The issue with this approach is the visibility of the red mucosa of the colon graft at the vaginal opening. Furthermore, excessive prolonged vaginal discharge will happen because of the secretions of the long segment of the colon with its mucosa producing a great amount of secretion. The need of prolonged dilation is sometimes necessary to keep the vaginal opening patent with a few patients. The reason for that being, that the junction of normal perineal skin and the colon graft sutured to it tends to contract. It still remains a better option than penile inversion alternatives. It has become the gold standard for secondary/corrective sigmoid colon SRS.
This advanced type of sigmoid colon SRS/GCS is exclusively practiced at OLMEC and has become the technique of choice and thus the gold-standard for MtF transgender individuals.
The valued penile skin can be used accordingly to create wonderful, cis-like outer genitalia without compromise since there is hardly any penile skin needed for the vaginoplasty.
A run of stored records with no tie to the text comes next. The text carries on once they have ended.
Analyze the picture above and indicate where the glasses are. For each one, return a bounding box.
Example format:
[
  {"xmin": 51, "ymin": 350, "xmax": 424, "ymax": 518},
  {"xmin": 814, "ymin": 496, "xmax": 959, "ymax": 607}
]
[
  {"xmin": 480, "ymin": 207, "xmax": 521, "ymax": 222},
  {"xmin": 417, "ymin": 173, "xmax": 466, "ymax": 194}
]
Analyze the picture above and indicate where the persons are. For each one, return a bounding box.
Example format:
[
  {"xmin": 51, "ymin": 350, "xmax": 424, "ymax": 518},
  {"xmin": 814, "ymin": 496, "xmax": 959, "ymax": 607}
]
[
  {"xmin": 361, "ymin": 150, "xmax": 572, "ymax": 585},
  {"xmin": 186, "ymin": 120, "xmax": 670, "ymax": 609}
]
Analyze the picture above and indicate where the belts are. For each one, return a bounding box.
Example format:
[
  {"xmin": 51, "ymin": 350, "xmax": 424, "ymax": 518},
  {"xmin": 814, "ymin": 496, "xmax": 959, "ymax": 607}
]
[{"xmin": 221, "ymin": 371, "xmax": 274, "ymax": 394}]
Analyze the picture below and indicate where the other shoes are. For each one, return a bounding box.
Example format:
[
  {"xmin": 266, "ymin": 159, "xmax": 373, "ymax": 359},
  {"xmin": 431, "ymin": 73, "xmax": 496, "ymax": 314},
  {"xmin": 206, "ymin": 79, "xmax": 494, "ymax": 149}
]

In this technique, the first portion of the introitus – the vaginal opening – (about 2 to 3 inches ) gets lined with penile skin and the extra depth is then sutured to the sigmoid colon graft. All tissues that are being used for the creation of the vagina – the small part of the pedicled penile skin and the pedicled sigmoid colon graft – have their own blood supply.
This ensures complete sensibility of the area and guarantees an enormously fast healing procedure. The resultant vagina is 7 to 12 inches deep and is fully sensate with a self-lubricating lining upon sexual arousal. This fully functional deep vagina results in natural orgasms during masturbation as well as during sexual intercourse. The vaginal opening (introitus) looks natural. The colon graft length needed is small. Hence the part utilized is restricted to the distal sigmoid colon, also known as rectosigmoid colon. This bowel part is known to produce minimum secretions, hence the problem of excessive secretions is overcome.
Another most valuable part is minimum post-operative care and shorter dilation time periods and intervals because the zigzag concealed junction of soft penile skin with the sigma-lead graft has minimum chances of contraction.
Having performed all the techniques over the last 14 years, Dr. Kaushik has come to the conclusion that the fastest and best results are with his OLMEC SIGMA-LEAD SRS/GCS technique.
This procedure has consistently delivered superior overall results, both aesthetically and functionally. Every MtF transgender individual will have the experience of feeling like a complete female within two weeks.